Safe Handling of Hazardous Chemicals
In the aftermath of the explosions at the port of Tianjin China and at a chemical plant in Shandong, we are once again reminded of the reality of the dangers involved in handling combustible and toxic chemicals. When running an automated production facility with a team of experienced operators, risks of incidents can be minimized. This having been said, accidents can still happen. Throughout DrM’s long involvement in the design and installation of filtration systems of hazardous products, it has encountered a number of incidents that merit mentioning. Exposure to and knowledge of these incidents have allowed DrM to develop safe designs.
Material Handling Risk
The risk of industrial accidents involving liquid handling is generally very low as liquids can easily be conveyed in pipes and processed in closed equipment. Explosion-proof components such as pumps, agitators, valves and instruments are generally considered to be reliable and safe.
On the other hand, solids handling is another matter. Material blocking, accumulation, sticking and dust creation are just a few solids handling issues that can pose safety problems. Furthermore, the behaviour of a solid/liquid mix can significantly change as a result of varying concentrations. This can create unexpected and undesirable results.
Filter systems for solid/liquid separation are at intersection of liquid and solid handling. Since the FUNDABAC® filter is often used to generate dry solids from a liquid stream, appropriate designs are required to handle those powdered solids. As long as the solids are contained in the enclosed filter, safety can be guaranteed. Once the solids are discharged, containment becomes significantly more challenging. Here are some typical issues that DrM has encountered.
Inert gas for cake drying
Unfortunately it still happens that inert gas gets contaminated with air.
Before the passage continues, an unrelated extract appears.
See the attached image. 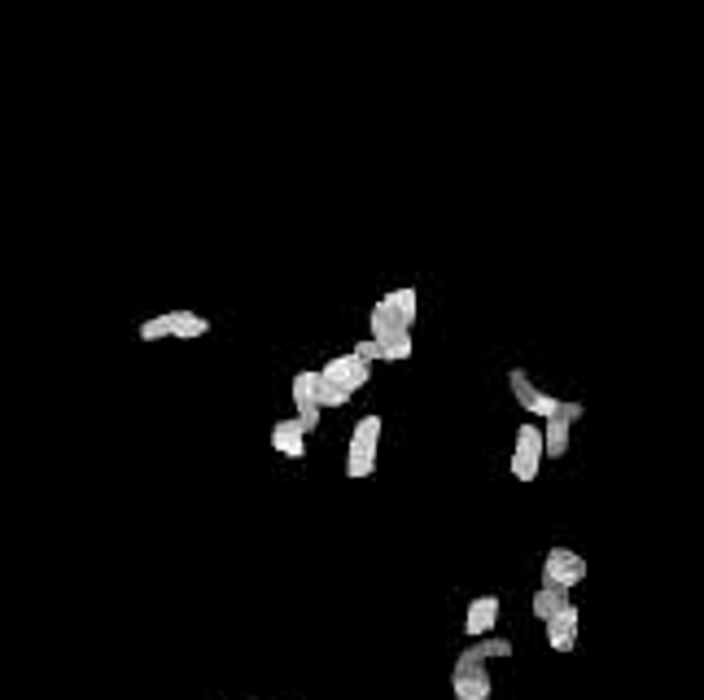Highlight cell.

Depending on temperature, solids and liquid composition as well as dryness of the product the consequences are manifold. In most of the cases we experienced, the pyrophoric cake, such as catalyst starts to glow and slowly burns. Luckily, oxygen levels are often low which may only cause some material damage. However, the consequences can be significantly more devastating and it is recommended to constantly monitor the inert gas quality.
Steam For Cake Drying
Some DrM clients prefer to use steam to dry the cake of solids. To prevent moist discharge, superheated steam can be used (please contact DrM for further information).
The use of superheated steam results in a hot cake of solids that could create issues during discharge that are not normally encountered with cake drying using inert gas. For example, while a cake may be handled safely at ambient conditions, it may become significantly more pyrophoric at elevated temperatures. To prevent any incidents, it is recommended to cool the cake by inert gas purging prior to discharge. As an alternative, saturated steam or water spray can be applied to keep the cake humid.
Solids Containment and Handling
Operators may decide that complete containment of the cake is required. This is easier said than done. If the solids are processed indoors, closed equipment can be installed on the discharge side of the filter.
Containers may be closed with a manual valve and transported to the next operation unit. Alternatively, the cake can be transformed into pulp for easier handling.
When solids need to be shipped to another facility or disposed of, one way containers or barrels are preferred. These need to be positioned onto the discharge chute of the filter. If the discharge operation needs to be contained, an endless bag may be an option.
When solids are hot, polyethylene bags may not be an option. An alternative would be to let the cake cool off in the filter by way of inert gas purging and discharged when the temperature falls below 60ºC. A flexible bellow, designed for manual or pneumatic operation, can be pressed onto a steel barrel.